Niyonsenga and Zaninka (2007) observe that though the Rwandan Microfinance sector has experienced rapid growth in the last few years and has made significant contribution towards poverty alleviation in the country; the sector has recently experienced some difficulties with some institutions experiencing high defaults. The collapse of one of the biggest COOPEC and the closure of some MFIs and COOPECs by the Central Bank in June 2006 has led to erosion of confidence on the part of unprotected depositors and the general public. If unchecked, this may have adverse effects on the financial sector in general. The sustainability is still a big problem in this sector and different strategies should be developed

The study of Mayele, 2006, was rather more specific. According to him, the SWOT Analysis of the Rwandan Microfinance was as follows:

Strengths include the fact that traditionally Rwandans used to practice some informal microfinance, so using the same scheme in a more formal way faces little resistance. In the same line of argument, microfinance responds to needs of many rural people who have been ignored by the formal banking sector because they cannot afford heavy collaterals required. Especially, microfinance was already there provided by the Banque Populaire. However, the aftermath of the

1994 genocide highlights a need to assist the poor with micro credits so that they can be more and more self reliant.
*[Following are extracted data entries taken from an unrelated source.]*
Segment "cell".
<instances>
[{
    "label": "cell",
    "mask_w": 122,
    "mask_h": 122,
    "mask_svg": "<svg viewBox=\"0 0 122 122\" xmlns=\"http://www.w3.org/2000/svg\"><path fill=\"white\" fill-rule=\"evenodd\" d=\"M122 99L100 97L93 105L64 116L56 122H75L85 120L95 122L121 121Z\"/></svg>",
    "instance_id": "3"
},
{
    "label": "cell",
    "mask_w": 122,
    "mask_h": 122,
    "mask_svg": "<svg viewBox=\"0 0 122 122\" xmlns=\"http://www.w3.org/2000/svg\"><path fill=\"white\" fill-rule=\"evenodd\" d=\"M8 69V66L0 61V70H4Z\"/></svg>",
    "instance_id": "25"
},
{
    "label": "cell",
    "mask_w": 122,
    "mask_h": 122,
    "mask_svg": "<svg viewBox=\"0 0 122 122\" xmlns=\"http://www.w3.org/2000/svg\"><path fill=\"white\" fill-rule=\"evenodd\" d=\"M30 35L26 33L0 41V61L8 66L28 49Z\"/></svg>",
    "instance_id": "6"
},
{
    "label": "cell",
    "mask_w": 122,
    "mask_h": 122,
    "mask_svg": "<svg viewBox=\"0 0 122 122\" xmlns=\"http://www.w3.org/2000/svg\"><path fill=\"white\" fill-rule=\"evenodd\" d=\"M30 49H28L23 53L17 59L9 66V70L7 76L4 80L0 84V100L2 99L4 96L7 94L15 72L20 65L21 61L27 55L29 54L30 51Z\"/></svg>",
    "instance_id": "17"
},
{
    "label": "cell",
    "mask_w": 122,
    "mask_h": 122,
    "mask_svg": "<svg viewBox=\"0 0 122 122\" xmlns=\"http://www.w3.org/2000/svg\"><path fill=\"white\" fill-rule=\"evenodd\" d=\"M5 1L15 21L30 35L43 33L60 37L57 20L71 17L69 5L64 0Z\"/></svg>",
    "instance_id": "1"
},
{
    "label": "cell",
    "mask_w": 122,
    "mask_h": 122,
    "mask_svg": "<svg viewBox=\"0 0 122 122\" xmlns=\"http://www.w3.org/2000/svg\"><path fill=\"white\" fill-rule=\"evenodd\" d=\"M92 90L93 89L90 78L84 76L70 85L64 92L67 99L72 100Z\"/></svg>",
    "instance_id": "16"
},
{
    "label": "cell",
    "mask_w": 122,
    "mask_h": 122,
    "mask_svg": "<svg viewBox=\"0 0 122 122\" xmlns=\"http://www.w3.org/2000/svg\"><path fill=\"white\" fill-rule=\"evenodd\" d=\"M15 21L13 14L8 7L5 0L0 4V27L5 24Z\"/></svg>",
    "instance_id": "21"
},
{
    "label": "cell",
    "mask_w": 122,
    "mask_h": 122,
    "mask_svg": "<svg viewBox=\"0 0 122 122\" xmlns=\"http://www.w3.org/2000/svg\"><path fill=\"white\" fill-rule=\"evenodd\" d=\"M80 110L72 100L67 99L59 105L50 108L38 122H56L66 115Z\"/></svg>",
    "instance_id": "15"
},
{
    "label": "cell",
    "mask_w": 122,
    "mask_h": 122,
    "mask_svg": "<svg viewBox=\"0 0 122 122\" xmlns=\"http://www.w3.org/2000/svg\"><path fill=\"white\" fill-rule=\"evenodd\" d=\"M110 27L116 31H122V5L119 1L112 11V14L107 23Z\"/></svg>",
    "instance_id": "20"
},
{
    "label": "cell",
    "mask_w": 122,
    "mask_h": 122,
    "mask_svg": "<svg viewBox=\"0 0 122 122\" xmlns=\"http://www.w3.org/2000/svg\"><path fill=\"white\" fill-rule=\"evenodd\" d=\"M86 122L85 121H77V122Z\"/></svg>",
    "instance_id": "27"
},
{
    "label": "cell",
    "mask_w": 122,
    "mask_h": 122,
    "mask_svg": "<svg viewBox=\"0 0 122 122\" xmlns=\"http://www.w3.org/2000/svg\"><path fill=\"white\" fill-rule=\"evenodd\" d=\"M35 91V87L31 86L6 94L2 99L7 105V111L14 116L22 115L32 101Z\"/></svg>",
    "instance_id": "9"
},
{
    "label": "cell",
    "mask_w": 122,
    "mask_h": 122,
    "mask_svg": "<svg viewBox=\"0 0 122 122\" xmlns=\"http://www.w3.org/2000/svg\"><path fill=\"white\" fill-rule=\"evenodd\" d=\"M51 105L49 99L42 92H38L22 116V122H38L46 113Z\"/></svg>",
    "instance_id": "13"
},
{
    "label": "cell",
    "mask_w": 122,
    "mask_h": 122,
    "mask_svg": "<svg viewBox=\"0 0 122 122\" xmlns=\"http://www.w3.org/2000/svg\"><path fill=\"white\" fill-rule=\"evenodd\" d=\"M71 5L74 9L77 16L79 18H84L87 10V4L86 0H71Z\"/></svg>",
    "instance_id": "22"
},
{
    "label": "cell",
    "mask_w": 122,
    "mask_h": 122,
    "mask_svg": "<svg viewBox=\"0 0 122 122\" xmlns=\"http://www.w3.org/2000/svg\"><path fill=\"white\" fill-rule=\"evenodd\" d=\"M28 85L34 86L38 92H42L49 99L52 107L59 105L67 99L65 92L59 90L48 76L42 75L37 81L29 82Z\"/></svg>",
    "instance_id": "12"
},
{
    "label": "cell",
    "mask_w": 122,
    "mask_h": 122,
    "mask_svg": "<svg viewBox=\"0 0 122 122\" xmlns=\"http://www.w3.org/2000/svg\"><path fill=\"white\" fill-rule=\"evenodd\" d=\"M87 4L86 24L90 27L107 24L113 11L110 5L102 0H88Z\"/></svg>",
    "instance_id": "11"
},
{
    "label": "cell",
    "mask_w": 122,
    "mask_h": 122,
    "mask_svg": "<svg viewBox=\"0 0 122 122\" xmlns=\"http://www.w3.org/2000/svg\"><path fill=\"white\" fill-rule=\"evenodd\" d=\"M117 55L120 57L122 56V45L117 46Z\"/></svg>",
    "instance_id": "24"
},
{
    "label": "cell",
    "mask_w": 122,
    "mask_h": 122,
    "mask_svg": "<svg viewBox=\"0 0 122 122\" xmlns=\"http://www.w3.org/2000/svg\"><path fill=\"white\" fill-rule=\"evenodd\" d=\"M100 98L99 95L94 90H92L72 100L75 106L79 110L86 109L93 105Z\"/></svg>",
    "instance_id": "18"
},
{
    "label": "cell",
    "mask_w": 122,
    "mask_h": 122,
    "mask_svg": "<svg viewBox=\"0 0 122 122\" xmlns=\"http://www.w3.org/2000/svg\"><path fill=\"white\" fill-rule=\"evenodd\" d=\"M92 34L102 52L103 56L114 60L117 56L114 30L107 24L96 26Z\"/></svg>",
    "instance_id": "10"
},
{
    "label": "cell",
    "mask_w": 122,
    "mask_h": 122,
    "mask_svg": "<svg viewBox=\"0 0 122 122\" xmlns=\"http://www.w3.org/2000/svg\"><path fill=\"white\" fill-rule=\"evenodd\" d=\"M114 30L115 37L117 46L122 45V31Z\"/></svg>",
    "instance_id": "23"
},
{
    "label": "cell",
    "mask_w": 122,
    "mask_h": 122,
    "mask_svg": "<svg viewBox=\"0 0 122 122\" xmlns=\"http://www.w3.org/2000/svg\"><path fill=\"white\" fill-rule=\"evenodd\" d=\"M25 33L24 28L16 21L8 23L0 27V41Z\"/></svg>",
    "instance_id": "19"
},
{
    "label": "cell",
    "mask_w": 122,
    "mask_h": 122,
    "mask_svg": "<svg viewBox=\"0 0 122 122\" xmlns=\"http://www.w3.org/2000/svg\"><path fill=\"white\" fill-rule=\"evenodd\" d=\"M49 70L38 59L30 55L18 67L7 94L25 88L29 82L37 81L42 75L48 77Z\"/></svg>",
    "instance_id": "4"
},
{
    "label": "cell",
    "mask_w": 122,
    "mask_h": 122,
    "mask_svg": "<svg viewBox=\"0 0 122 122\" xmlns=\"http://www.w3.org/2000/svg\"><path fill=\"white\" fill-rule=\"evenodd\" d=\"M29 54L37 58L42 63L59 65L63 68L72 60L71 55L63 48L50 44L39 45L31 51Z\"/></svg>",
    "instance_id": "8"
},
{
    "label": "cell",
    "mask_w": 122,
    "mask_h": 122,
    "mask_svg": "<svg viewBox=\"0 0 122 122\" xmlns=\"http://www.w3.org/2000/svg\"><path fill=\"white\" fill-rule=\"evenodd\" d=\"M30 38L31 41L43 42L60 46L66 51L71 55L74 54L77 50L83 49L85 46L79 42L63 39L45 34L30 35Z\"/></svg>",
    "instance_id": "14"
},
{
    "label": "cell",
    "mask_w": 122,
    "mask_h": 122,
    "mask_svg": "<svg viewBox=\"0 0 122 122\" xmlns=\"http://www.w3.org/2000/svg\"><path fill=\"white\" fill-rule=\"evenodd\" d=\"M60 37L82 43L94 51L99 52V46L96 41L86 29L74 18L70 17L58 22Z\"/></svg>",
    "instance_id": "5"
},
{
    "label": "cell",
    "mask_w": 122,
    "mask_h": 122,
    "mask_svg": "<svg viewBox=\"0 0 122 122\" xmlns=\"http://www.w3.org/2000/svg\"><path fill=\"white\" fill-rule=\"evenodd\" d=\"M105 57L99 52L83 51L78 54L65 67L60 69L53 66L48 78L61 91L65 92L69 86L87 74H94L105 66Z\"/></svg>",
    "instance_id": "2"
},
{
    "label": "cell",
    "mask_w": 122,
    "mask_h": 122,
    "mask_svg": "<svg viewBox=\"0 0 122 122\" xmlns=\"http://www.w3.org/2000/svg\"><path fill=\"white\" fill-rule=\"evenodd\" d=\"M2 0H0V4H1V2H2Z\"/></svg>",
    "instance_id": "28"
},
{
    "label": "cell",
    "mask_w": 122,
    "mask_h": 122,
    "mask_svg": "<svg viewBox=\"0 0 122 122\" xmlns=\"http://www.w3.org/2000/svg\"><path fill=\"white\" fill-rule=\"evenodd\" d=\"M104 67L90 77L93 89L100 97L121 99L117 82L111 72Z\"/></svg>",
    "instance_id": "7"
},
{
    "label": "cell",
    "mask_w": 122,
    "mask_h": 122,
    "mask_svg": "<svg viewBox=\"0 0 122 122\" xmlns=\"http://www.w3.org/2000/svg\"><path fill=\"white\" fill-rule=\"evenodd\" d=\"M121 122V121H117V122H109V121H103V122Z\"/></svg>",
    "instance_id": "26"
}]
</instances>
Weaknesses included the fact that microfinance was not a domain of professionalism by many practitioners. This was supported by the findings of Kagishiro (2007) where he attacked lack of professionalism as a major reason as to why many microfinance institutions had closed doors. More to that, there is lack of business mindset whereby there was no clear distinction between business and owners.

Opportunities were highlighted as well. The Rwanda Microfinance policy was looked at as one of mechanisms to streamline the operations in the sector, thus more chances to instill confidence among clients. It was going to be really supportive. The projected microfinance forum was going to be an opportunity whereby institutions were going to enjoy capacity building and advocacy by the Association de Microfinance.

Threats were talked about. For example, the new policy was somehow criminalizing informal microfinance (Mayele, 2006), indeed, it was going to take some time to restore hope among microfinance clients, (Justin, 2007).

It has been observed in the Skills Audit Report that one of the needy sectors is finance (The Republic of Rwanda, 2009). Indeed, the main challenge of the Rwandan financial sector is inadequate institutional, organizational, and human resources capacity.. This poses a formidable challenge to the objective of Rwanda becoming a regional financial hub. This is because, «No nation becomes great when majority of her nationals are mainly idle, semi-skilled or out rightly unskilled». ( http://allafrica.com/stories/200711270316.html).

In one of articles written by Saul, he observes that according to the recent report by the National Bank of Rwanda (NBR), the banking sector is facing a serious problem of unprofessionalism. This observation was shared by Banque Populaire du Rwanda's (BPR), CEO, Ben Kalkman, who thought that the sector indeed lacked trained professionals. ( http://allafrica.com/stories/200912220038.html).

One of strategies is to hire best performing students from some of Rwanda's universities, to reduce the big number of un-professionals in the financial sector. http://allafrica.com/stories/200912220038.html).

Banks are experiencing the shortage of professionals, yet they are dominating players in the financial sector of Rwanda. After all they can give attractive salaries and other benefits. What can we expect of Microfinance Institutions? This is why it is interesting to carry out such a research to see the image of human capital management in that sector.